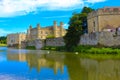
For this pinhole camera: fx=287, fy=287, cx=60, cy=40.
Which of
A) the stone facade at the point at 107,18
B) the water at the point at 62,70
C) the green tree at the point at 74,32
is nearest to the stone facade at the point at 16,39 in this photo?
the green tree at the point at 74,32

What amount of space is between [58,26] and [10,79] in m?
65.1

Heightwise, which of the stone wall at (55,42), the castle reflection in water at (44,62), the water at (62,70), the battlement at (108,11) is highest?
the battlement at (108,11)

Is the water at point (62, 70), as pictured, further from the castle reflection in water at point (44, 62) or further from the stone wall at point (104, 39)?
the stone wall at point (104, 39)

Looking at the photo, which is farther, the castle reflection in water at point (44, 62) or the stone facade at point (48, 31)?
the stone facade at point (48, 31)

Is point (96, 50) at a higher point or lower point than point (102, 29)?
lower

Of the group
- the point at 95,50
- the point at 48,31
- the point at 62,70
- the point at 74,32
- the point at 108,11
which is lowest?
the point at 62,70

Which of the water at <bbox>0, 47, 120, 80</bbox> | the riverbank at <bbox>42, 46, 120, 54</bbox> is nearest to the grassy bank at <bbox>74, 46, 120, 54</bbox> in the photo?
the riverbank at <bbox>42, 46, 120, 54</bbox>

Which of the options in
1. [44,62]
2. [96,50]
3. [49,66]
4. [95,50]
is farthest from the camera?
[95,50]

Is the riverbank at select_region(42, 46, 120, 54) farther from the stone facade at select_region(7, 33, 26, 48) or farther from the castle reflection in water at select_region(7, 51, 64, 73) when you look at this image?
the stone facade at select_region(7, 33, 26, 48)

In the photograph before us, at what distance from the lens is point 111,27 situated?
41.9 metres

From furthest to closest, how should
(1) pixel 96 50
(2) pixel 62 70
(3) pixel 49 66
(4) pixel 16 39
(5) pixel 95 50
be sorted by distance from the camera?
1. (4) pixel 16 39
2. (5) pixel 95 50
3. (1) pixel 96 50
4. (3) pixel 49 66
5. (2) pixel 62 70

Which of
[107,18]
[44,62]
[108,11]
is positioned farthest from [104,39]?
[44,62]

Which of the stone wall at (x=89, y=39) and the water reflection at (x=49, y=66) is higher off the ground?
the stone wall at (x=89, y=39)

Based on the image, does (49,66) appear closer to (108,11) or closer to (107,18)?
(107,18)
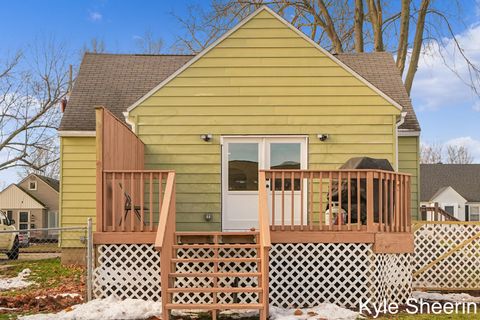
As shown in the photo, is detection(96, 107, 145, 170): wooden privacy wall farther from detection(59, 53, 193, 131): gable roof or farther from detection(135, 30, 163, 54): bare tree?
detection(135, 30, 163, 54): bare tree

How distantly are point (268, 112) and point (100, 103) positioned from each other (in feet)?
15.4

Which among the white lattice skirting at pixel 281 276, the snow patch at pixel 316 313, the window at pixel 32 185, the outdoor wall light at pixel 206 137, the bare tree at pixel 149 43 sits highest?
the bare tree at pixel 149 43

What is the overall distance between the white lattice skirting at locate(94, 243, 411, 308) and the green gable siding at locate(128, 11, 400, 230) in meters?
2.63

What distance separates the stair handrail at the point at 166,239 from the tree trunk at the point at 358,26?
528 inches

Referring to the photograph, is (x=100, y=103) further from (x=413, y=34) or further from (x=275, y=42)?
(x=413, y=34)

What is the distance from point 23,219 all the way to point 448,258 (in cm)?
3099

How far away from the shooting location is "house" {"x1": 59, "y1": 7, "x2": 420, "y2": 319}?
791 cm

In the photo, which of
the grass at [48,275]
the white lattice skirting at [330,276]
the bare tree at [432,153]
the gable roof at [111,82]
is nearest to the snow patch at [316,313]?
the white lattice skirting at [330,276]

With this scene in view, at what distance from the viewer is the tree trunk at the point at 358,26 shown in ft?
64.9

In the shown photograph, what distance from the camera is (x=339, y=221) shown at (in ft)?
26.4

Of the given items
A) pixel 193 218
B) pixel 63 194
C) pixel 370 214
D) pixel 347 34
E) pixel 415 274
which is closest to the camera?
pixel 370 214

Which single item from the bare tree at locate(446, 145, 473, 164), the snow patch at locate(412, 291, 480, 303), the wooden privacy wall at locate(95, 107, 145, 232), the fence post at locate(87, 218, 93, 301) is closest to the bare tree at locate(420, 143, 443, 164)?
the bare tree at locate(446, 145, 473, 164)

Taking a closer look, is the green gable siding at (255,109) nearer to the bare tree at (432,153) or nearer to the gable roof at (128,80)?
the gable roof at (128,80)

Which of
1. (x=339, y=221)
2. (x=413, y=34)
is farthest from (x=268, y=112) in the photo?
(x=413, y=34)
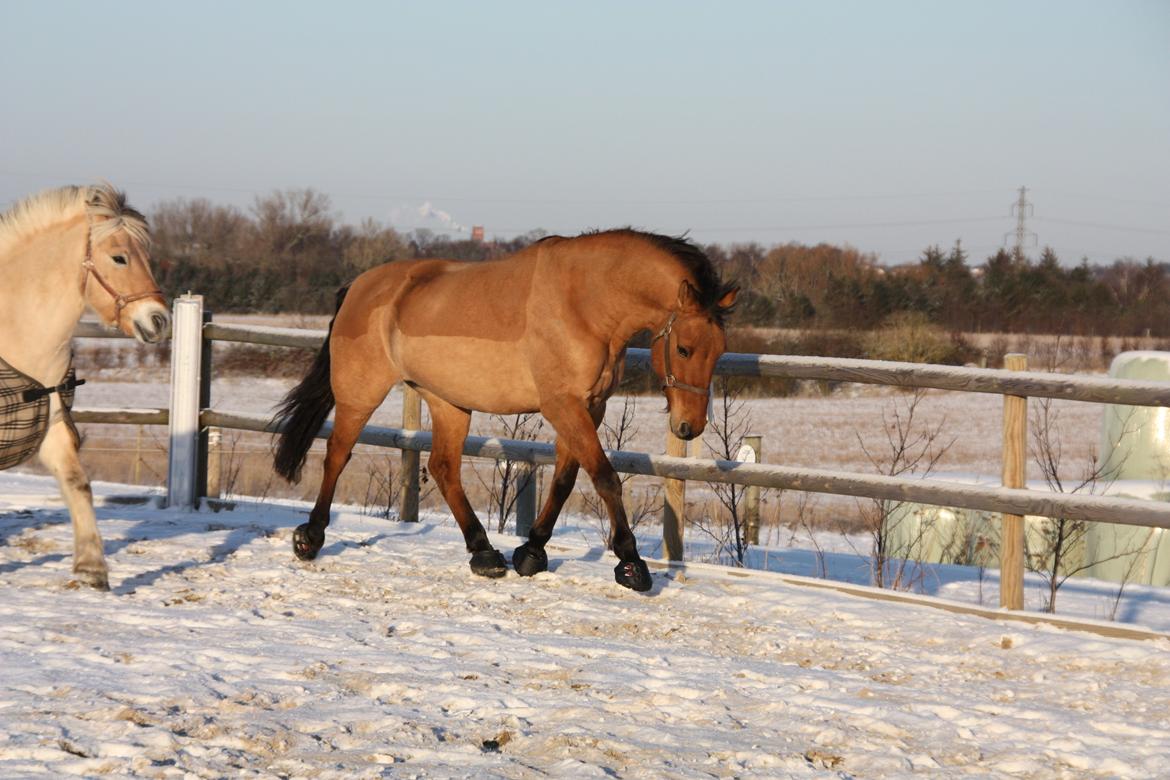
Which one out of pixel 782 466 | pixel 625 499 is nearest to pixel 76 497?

========================================================================

[EXERCISE] Leave the pictures out and print the records above exactly as they stand.

[EXERCISE SOLUTION]
For this pinhole camera: fx=287, fy=287, cx=60, cy=40.
Which of
A) the stone facade at the point at 107,18
B) the water at the point at 62,70
C) the green tree at the point at 74,32
is nearest to the stone facade at the point at 16,39 in this photo?
the green tree at the point at 74,32

What amount of space is between [58,26] and [10,79] in m?
65.1

Heightwise, which of the stone wall at (55,42), the castle reflection in water at (44,62), the water at (62,70), the battlement at (108,11) is highest?
the battlement at (108,11)

Is the water at point (62, 70), as pictured, further from the castle reflection in water at point (44, 62) or further from the stone wall at point (104, 39)?
the stone wall at point (104, 39)

Looking at the photo, which is farther, the castle reflection in water at point (44, 62) or the stone facade at point (48, 31)?
the stone facade at point (48, 31)

Is point (96, 50) at a higher point or lower point than point (102, 29)?
lower

Of the group
- the point at 95,50
- the point at 48,31
- the point at 62,70
- the point at 74,32
- the point at 108,11
which is lowest?
the point at 62,70

Which of the water at <bbox>0, 47, 120, 80</bbox> | the riverbank at <bbox>42, 46, 120, 54</bbox> is nearest to the grassy bank at <bbox>74, 46, 120, 54</bbox> in the photo?
the riverbank at <bbox>42, 46, 120, 54</bbox>

Which of the options in
1. [44,62]
2. [96,50]
3. [49,66]
4. [95,50]
is farthest from the camera?
[95,50]

Is the riverbank at select_region(42, 46, 120, 54) farther from the stone facade at select_region(7, 33, 26, 48) or farther from the castle reflection in water at select_region(7, 51, 64, 73) when you look at this image?
the stone facade at select_region(7, 33, 26, 48)

In the photograph before us, at what distance from the lens is point 111,27 situated?
41.9 metres

From furthest to closest, how should
(1) pixel 96 50
(2) pixel 62 70
(3) pixel 49 66
(4) pixel 16 39
(5) pixel 95 50
be sorted by distance from the camera?
1. (4) pixel 16 39
2. (5) pixel 95 50
3. (1) pixel 96 50
4. (3) pixel 49 66
5. (2) pixel 62 70

Which of
[107,18]
[44,62]
[108,11]
is positioned farthest from [104,39]?
[44,62]

Which of the stone wall at (x=89, y=39) and the water reflection at (x=49, y=66) is higher off the ground?
the stone wall at (x=89, y=39)

Based on the image, does (49,66) appear closer to (108,11) or closer to (107,18)?
(107,18)
As shown in the photo, is detection(96, 107, 145, 170): wooden privacy wall farther from detection(59, 53, 193, 131): gable roof or farther from detection(135, 30, 163, 54): bare tree?
detection(135, 30, 163, 54): bare tree

How distantly are point (268, 112) and point (100, 103) positioned from each other (in feet)?
15.4

Which among the white lattice skirting at pixel 281 276, the snow patch at pixel 316 313, the window at pixel 32 185, the outdoor wall light at pixel 206 137, the bare tree at pixel 149 43 sits highest?
the bare tree at pixel 149 43

What is the overall distance between the white lattice skirting at locate(94, 243, 411, 308) and the green gable siding at locate(128, 11, 400, 230) in meters?
2.63

What distance separates the stair handrail at the point at 166,239 from the tree trunk at the point at 358,26?
528 inches

Referring to the photograph, is (x=100, y=103) further from (x=413, y=34) or further from (x=275, y=42)?
(x=413, y=34)

What is the distance from point 23,219 all the way to point 448,258 (in cm)?
3099

How far away from the shooting location is "house" {"x1": 59, "y1": 7, "x2": 420, "y2": 319}?
791 cm

In the photo, which of
the grass at [48,275]
the white lattice skirting at [330,276]
the bare tree at [432,153]
the gable roof at [111,82]
is nearest to the snow patch at [316,313]?
the white lattice skirting at [330,276]

With this scene in view, at what distance from the viewer is the tree trunk at the point at 358,26 shown in ft?
64.9

In the shown photograph, what distance from the camera is (x=339, y=221) shown at (in ft)?
26.4

Of the given items
A) pixel 193 218
B) pixel 63 194
C) pixel 370 214
D) pixel 347 34
E) pixel 415 274
which is closest to the camera?
pixel 370 214

Which single item from the bare tree at locate(446, 145, 473, 164), the snow patch at locate(412, 291, 480, 303), the wooden privacy wall at locate(95, 107, 145, 232), the fence post at locate(87, 218, 93, 301) is closest to the bare tree at locate(420, 143, 443, 164)?
the bare tree at locate(446, 145, 473, 164)

Taking a closer look, is the green gable siding at (255,109) nearer to the bare tree at (432,153) or nearer to the gable roof at (128,80)?
the gable roof at (128,80)

Which of
1. (x=339, y=221)
2. (x=413, y=34)
is farthest from (x=268, y=112) in the photo?
(x=413, y=34)
Which one out of pixel 782 466 | pixel 625 499 is nearest to pixel 76 497?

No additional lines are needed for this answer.